KTSP News reports:
Carpenter says she never had a problem with her job until last week, when she mentioned being a witch. She says her employer said she was a great driver. Carpenter had been driving a bus for five years. She said she never once discussed being a witch with any children she drove on her bus.
The Princeton school district request that she have no contact with students, and says she is not a role model. The district says it can legally request her removal. “We have the right, that if we feel if somebody is not what we want them to be with children, or any other reason, all we have to do is let them know.”
If it’s OK to say that someone shouldn’t be around children merely because they are a witch (remember, she didn’t talk about her religious beliefs around the kids — she was fired because of what he religion is, not because of any religiously-motivated behavior directed at any children), then what’s to stop them from doing the same to other groups? Why can’t they insist that there be no Muslim, Hindu, or atheist bus drivers? Why not exclude gays, single parents, and divorced people from driving busses?

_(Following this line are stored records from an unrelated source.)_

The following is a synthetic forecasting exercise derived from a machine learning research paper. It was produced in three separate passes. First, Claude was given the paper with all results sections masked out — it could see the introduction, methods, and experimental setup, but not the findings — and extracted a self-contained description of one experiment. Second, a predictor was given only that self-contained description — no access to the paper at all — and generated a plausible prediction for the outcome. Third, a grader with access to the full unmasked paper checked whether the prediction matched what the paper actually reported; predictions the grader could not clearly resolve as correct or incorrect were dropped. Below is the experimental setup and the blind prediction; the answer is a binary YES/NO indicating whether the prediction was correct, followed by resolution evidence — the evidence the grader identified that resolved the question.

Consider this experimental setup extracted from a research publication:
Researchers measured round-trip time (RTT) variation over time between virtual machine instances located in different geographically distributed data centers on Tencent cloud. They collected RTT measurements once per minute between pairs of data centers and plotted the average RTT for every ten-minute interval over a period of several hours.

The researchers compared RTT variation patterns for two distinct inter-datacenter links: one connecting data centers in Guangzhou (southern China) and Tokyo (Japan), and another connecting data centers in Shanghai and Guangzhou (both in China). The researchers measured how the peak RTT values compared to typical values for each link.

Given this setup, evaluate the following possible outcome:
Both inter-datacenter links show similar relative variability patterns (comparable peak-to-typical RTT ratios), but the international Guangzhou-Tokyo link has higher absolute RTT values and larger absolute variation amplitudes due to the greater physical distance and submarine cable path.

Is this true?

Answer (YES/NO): NO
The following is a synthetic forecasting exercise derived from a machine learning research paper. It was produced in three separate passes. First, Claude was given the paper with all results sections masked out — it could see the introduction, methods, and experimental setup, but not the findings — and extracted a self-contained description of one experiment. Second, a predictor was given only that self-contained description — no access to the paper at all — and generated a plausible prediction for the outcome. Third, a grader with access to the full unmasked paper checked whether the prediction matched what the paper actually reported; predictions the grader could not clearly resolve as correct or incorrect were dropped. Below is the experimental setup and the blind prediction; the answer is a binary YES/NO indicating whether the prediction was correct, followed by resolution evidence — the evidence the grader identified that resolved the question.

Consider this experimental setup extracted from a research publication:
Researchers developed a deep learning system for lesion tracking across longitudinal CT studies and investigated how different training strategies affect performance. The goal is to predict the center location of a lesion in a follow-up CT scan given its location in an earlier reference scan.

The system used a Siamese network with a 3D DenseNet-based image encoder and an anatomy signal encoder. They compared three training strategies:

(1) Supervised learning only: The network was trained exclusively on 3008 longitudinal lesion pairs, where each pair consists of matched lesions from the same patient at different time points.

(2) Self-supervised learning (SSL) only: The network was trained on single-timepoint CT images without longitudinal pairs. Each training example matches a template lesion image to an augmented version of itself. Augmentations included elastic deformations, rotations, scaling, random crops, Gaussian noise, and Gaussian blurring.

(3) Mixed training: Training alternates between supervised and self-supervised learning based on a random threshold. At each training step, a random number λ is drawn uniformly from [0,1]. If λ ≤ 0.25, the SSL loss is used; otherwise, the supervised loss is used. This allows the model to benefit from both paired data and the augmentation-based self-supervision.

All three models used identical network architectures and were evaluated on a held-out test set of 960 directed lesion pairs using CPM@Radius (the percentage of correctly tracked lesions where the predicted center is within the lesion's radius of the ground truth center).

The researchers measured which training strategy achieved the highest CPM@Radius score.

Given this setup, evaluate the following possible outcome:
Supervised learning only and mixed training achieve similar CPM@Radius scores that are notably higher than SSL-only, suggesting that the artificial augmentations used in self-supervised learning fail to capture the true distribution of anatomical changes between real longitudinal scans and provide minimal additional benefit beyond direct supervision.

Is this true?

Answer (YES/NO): NO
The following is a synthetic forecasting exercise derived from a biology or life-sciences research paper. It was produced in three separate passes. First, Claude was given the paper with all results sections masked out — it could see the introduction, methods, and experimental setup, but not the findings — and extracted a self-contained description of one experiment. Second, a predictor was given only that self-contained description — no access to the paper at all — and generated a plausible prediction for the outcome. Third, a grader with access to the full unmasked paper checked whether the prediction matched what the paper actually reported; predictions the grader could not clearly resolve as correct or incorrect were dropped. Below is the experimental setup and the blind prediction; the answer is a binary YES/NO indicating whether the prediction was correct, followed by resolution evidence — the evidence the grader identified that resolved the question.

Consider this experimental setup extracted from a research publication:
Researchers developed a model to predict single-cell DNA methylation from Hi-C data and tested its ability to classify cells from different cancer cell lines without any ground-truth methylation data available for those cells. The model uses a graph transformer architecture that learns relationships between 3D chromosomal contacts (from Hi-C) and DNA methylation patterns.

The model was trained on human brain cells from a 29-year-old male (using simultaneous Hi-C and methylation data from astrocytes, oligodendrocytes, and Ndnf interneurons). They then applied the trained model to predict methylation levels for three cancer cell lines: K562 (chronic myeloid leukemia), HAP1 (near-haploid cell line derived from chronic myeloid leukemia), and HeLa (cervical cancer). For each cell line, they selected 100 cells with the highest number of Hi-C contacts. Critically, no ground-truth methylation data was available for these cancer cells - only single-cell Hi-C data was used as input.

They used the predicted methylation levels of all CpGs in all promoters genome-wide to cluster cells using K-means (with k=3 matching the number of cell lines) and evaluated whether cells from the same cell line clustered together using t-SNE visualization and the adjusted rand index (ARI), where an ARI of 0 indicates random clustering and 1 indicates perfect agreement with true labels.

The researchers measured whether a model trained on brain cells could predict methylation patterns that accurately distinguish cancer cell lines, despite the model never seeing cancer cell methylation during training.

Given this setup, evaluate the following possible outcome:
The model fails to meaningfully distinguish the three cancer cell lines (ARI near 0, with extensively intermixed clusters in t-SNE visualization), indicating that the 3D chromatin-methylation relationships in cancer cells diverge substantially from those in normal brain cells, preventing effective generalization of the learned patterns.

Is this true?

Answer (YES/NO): NO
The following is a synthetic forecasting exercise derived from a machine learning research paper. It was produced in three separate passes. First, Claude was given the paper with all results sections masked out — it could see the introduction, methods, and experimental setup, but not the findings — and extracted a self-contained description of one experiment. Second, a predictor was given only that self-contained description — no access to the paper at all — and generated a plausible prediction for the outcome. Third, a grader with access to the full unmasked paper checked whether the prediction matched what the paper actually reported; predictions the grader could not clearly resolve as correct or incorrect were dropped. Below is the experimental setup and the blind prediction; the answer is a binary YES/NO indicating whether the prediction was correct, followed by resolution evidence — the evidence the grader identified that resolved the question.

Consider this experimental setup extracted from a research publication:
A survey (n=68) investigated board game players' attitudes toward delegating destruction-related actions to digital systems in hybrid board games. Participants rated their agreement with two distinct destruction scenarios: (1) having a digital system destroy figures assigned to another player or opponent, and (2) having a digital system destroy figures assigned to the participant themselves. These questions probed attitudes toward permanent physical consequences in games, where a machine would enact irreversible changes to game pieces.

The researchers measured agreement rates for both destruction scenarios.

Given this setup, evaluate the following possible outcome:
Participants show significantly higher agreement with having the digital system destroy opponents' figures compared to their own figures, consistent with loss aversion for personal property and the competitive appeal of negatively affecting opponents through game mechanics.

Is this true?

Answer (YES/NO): NO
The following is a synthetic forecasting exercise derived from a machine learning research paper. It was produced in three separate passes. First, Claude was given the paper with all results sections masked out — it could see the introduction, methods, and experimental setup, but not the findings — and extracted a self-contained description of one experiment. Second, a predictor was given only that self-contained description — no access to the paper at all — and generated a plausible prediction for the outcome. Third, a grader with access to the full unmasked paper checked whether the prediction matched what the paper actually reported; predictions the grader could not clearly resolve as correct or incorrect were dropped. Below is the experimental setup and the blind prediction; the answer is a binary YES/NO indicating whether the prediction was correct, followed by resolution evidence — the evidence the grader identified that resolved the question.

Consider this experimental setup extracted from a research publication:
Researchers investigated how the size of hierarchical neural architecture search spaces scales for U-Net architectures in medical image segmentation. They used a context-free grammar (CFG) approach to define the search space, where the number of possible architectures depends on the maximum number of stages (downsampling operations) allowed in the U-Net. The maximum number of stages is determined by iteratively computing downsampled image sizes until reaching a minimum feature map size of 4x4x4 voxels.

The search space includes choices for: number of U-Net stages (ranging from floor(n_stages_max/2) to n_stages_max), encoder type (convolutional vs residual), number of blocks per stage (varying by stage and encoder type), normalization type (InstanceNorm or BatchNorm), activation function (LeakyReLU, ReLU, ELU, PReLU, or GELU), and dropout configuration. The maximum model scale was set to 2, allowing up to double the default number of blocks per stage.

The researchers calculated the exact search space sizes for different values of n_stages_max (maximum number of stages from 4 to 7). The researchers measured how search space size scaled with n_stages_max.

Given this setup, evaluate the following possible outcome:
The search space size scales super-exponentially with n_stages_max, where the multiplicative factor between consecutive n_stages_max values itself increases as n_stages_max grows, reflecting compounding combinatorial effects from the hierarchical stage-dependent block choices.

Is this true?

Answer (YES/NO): NO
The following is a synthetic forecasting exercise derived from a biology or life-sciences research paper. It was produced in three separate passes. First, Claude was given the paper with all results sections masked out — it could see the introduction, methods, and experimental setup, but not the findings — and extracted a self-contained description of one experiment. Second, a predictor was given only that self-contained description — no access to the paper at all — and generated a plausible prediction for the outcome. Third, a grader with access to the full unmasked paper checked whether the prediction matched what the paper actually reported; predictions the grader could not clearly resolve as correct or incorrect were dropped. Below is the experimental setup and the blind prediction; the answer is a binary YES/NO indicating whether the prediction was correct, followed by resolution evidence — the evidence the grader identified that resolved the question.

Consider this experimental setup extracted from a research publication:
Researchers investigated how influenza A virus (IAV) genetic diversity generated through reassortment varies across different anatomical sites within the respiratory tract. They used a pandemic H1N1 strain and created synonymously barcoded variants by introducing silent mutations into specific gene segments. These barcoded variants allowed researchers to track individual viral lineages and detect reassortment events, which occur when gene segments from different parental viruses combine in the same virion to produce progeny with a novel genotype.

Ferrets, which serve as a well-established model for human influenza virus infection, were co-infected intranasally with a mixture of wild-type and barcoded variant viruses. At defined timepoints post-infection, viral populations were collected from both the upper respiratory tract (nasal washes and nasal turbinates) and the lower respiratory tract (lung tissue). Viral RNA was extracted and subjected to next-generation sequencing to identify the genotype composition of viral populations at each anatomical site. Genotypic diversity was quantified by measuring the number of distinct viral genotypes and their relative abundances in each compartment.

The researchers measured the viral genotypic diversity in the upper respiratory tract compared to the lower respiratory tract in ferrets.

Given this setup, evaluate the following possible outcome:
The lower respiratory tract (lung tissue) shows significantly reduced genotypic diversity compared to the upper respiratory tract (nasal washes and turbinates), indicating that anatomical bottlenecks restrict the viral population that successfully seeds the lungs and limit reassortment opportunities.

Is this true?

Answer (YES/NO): YES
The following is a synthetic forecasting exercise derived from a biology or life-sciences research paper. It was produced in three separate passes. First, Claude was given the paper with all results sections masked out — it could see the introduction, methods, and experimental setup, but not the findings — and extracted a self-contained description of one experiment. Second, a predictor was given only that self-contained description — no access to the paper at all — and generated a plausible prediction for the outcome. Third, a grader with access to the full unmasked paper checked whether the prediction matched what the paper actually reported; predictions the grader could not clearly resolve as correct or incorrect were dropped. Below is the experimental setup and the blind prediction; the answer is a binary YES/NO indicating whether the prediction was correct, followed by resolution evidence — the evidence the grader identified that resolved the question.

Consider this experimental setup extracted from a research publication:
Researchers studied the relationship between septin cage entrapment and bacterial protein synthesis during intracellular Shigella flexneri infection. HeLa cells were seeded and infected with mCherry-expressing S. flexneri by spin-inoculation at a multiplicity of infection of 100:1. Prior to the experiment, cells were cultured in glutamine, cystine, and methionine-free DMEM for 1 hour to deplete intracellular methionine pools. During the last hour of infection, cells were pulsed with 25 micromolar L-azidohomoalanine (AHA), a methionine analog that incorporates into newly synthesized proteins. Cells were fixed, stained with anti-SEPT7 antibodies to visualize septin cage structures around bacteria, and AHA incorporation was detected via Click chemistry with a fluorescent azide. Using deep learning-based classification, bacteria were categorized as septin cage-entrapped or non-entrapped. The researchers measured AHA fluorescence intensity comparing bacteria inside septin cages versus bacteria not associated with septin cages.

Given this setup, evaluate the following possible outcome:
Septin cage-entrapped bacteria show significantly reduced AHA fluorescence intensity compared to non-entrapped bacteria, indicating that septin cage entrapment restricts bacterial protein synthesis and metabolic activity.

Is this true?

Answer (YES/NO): NO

None of that would work, though the legal arguments against discriminating against people because of their religion are strongest. If the school district had evidence that Carpenter’s religion put kids at risk, then they might have reasonable grounds for dismissing her, but they don’t offer any such reasons. On the contrary, they don’t say anything about kids being put in physical danger; instead, they argue that her religious beliefs mean that she isn’t a good “role model” and that she isn’t “what [they] want her to be.”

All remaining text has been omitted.